1. The suit from which this appeal arises was instituted under Section 14, Religious Endowments Act XX of 1863, by four persons, who had obtained leave of the Court under Section 18 of the same. Subsequent to its institution, one of these persons died; and the District Judge has dismissed the suit on the single ground that it is not competent to the three survivors to maintain it, it being ' essential that all the donees of the power (to institute a suit) conferred by the Court should jointly exercise that power right up to the finish of the suit.' The surviving plaintiffs appeal.

2. The chief authority relied on by the District Judge is that of Venkatesha Malla v. Ramayya Hegade I.L.R. (1914) M. 1192 : 27 M.L.J. 241 in which it was held that where sanction was given under Section 18 of the Religious Endowments Act to two men, it was not open to one of them alone to institute the suit under that sanction. It may be pointed out at once that this ruling does not necessarily cover the present case, in which the suit was validly instituted by all the persons who obtained leave to sue, but one of them subsequently died. It does not necessarily follow that a validly instituted suit abates for this reason. Another judgment of this Court quoted in support of the Lower Court's decree, Maddala Bagavannarayana v. Vadapalli Perumalacharyulu (1915) 29 M.L.J. 231 also deals with a case in which the institution was itself defective (in the above sense) and the only authority brought to our notice in support of the abatement, is Chhabile Bam v. Durga Prasad I.L.R. (1915) A. 296 which was expressly dissented from in a recent case of this Court, Parameswaran Mumpee v. Narayanan Nambodri I.L.R (1916) M. 110 : 31 M.L.J. 279. All the last three cases were of suits instituted under Section 92, Civil Procedure Code; but as I shall endeavour to show presently, the difference between the two sections is in the present appellants' favour.

3. Section 18 of the Eeligious Endowments Act is very similar to Section 195 of the Code of Criminal Procedure. In each, the Courts are expressly forbidden to entertain a complaint or suit, unless express sanction or leave for its institution has been previously obtained. The grant of the sanction or leave in each case removes the bar to the Court taking cognizance of the matter; and once that bar is removed, it is not easy to see how either of the two sections can have further effect. In the case of Section 195 of the Code of Criminal Procedure the complaint may be filed by a different person altogether from the person who applied for the sanction (Vide In re Thathayya I.L.R. (1888) M. 47 and though it is not necessary for us to go so far as the present case, I do not see why the same should not hold good in the case of leave granted under Section 18 of the Eeligious Endowments Act. With' all respect to the learned Judges who decided Venkatesha Malia v. Ramayya Hegadi I.L.R. (1914) M. 1198 : 27 M.L.J. 241 the wording of Section 18 of the Eeligious Endowments Act seems to afford no warrant for the consideration by, the Court of the personality of the applicant. The duty of the Court is specifically defined as the determinations of whether there are sufficient prima facie grounds for the institution of the suit. In dealing with applications under Section 195 of the Code of Criminal Procedure, Courts do, not uncommonly, bear in mind the personality of the applicant and his probable motives, although Section 195 is, in this respect, quite general in its terms, and does not attempt to define the matters for the Court's determination. Nevertheless, as already stated, a sanction granted to one person may be utilised by another. Section 92 of the Code of Civil Procedure is different. It expressly authorises the institution of a suit by ' two or more persons having an interest in the trust and having obtained the consent in writing of the Advocate-General.' This wording certainly supports the view that the persons who institute the suit must be identical with those who obtained the sanction.
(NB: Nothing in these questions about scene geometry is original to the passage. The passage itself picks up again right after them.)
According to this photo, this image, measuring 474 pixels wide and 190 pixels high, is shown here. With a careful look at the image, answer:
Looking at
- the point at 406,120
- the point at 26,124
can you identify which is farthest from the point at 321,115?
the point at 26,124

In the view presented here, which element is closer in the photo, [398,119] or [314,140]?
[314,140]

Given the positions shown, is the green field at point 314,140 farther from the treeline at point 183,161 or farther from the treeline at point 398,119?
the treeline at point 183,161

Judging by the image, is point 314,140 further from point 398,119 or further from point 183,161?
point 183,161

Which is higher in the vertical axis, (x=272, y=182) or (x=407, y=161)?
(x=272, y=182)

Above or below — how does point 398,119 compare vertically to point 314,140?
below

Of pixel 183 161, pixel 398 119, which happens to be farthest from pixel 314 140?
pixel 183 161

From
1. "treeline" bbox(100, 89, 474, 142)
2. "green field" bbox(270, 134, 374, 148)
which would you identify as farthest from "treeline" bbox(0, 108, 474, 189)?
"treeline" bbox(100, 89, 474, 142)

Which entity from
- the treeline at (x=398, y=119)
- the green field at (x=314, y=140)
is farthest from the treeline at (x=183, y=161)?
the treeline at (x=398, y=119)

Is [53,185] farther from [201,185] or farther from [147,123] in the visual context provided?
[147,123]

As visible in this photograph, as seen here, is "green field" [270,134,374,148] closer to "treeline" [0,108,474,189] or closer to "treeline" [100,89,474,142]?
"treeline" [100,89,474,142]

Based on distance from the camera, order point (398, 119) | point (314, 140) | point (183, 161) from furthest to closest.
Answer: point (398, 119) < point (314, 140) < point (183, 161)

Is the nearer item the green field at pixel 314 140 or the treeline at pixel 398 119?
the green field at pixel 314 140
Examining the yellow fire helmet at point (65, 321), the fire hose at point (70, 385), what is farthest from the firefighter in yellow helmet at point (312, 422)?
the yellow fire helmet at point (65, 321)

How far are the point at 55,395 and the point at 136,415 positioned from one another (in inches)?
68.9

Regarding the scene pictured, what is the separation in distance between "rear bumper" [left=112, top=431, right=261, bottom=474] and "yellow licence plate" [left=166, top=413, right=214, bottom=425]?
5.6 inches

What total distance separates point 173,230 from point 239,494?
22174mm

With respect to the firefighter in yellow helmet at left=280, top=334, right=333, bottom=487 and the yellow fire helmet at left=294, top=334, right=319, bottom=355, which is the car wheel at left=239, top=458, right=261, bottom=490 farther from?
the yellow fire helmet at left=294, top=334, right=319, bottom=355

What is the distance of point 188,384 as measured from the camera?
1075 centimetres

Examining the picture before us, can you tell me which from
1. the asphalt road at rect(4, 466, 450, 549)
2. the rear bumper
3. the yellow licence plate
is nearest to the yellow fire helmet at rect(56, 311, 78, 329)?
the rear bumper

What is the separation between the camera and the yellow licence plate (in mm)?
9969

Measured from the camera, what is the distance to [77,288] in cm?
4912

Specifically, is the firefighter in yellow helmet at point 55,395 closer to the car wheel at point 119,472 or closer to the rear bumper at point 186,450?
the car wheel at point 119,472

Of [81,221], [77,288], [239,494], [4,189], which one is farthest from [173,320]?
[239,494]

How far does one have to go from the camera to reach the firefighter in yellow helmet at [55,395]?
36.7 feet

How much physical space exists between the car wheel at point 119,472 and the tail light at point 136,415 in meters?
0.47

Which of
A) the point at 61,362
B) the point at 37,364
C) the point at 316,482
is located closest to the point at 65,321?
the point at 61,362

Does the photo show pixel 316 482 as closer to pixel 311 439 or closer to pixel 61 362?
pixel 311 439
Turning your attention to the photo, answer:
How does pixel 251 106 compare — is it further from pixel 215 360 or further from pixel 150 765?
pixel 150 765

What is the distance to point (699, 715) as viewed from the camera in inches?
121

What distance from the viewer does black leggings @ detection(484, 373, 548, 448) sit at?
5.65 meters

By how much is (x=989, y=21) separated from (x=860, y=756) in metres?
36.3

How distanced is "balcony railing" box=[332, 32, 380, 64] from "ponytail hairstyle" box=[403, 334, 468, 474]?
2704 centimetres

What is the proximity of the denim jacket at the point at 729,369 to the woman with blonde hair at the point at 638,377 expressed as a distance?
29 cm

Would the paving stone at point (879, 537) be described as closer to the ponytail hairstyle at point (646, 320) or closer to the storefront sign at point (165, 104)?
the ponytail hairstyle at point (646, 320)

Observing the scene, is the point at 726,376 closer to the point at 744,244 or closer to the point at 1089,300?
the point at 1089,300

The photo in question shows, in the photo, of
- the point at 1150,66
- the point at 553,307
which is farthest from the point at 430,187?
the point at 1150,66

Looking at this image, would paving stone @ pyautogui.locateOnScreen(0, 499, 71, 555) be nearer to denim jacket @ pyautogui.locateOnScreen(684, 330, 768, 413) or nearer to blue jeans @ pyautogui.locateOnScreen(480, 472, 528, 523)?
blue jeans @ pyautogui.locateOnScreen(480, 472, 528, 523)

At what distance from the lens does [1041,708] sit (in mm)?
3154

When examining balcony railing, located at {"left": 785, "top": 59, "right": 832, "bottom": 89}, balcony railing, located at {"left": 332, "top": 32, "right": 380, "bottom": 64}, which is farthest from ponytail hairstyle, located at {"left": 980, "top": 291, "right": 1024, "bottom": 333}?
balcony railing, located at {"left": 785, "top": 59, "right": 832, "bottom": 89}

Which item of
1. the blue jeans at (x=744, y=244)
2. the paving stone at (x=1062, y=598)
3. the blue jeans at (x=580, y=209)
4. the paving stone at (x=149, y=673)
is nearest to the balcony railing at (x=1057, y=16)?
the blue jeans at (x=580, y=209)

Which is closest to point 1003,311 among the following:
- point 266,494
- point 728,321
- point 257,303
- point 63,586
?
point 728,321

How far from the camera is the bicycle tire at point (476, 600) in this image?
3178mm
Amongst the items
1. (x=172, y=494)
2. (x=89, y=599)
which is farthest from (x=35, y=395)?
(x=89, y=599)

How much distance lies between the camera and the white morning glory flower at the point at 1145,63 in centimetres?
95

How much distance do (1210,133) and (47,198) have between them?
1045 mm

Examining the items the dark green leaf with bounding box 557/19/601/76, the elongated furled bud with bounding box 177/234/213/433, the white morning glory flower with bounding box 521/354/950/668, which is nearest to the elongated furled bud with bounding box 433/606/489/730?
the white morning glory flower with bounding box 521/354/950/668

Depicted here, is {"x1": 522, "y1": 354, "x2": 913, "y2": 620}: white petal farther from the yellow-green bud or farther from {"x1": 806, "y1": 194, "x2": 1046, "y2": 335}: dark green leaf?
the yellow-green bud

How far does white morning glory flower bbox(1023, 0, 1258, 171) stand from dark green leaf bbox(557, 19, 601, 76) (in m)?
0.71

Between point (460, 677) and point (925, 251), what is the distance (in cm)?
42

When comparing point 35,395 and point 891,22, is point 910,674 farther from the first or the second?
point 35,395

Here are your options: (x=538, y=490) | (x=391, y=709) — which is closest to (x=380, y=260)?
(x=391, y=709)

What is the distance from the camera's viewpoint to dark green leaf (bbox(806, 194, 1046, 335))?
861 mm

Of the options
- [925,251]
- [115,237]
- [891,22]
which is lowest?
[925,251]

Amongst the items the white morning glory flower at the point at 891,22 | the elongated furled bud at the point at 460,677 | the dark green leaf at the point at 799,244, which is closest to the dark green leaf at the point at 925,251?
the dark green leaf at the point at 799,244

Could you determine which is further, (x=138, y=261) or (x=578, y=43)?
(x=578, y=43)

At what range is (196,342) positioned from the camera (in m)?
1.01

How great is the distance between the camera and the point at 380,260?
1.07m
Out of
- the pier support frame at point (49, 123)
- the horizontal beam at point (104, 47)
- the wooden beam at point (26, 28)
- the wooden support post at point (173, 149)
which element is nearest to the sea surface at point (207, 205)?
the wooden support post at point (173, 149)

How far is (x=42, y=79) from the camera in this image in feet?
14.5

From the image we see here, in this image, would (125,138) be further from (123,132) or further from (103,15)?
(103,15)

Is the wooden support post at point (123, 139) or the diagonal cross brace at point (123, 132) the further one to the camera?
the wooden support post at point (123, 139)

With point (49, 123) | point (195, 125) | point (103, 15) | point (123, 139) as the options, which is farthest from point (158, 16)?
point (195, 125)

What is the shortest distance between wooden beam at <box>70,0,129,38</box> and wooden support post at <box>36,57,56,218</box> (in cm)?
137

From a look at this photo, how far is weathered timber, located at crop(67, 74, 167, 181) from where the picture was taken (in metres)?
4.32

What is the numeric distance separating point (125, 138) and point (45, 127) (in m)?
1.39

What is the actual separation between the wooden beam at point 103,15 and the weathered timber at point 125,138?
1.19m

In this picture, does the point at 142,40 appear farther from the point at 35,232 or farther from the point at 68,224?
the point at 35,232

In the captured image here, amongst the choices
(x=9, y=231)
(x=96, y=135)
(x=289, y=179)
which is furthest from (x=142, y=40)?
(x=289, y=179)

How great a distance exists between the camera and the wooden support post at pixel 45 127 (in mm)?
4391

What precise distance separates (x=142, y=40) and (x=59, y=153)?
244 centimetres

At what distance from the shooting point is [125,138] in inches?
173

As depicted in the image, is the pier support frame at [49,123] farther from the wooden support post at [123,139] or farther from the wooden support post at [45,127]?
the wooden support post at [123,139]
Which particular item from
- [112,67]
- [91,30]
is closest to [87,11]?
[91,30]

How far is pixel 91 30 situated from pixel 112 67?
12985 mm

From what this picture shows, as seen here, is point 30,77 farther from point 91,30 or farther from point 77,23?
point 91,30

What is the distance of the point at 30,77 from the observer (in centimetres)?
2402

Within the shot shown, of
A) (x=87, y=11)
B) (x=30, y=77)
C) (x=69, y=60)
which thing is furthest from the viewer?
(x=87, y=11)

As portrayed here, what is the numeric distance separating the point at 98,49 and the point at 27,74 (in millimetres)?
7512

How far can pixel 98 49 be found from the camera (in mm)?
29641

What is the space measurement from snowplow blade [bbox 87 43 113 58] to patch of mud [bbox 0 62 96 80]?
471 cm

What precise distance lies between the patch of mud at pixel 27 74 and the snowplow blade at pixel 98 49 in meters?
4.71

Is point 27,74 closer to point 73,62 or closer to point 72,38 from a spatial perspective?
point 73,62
4. Under Section 14 of the Religious Endowments Act, on the contrary, any person or persons interested may sue; and Section 18 merely interposes an independent condition that the suit shall not be entertained unless leave has been previously granted on application--but without indicating in any way by whom the application should be made.

5. There seems to me, therefore, no need to adopt the District Judge's very narrow view of the section and where the District Court has, on due consideration, decided that there are sufficient prima facie grounds for the institution of a suit against trustees of religious endowments it is undesirable in the public interest that unnecessary obstacles should be thrown in the way of its prosecution.

6. I would set aside the decree of the District Court and remand the suit for disposal on its merits. Costs in this Court should be costs in the cause.

Sadasiva Aiyar, J.

7. I should like to reserve my opinion on the question whether when 'leave is granted to A under Section 18 of Act XX of 1863 to institute a suit, B could institute that suit under Section 14.

8. But I entirely agree with my learned brother that there is nothing in Section 18 which can be construed as putting an end to the suit after it is once legally instituted, simply because one of several persons who obtained the leave under Section 18 died during the pendency of the suit. I think that the general provisions of the Civil Procedure Code become applicable as much to a suit brought in the Special Court mentioned in Section 14 of the Religious Endowments Act after the first step, namely, the institution of the suit, has taken place, as to a suit brought under Section 92, Civil Procedure Code, except that a certain special or rather supplemental provision regarding reference to arbitration (See Section 16 of the Religious Endowments Act) is also applicable to the former case and the Court is given express powers to award certain named reliefs in its decree to a suit under Section 92, Civil Procedure Code. (See also Parameswaran Mumpee v. Narayanan Nambudri I.L.R. (1916) M. 110 : 31 M.L.J. 279 and Varadayya Chetti v. Munusami Chetti (1911) 10 M.L.T. 614

9. A suit under Section 14 of Act XX of 1863 is, in my opinion, as much a representative suit as one brought under Section 92 of the Civil Procedure Code or some of the suits under Order 1, Rule 8 of that Code, as it is equally brought in and as it affects the rights of all those interested in the religious endowment. All such interested persons become, in the eye of the law, parties to such a suit and the death of one or more of them cannot cause the suit to abate nor would it prevent the suit from being heard till ' its finish ' after it has been once properly and legally instituted, unless perhaps in the almost impossible contingency of all the persons interested ceasing to exist in this world by death or by wholesale apostacy. I agree in the order proposed by my learned brother.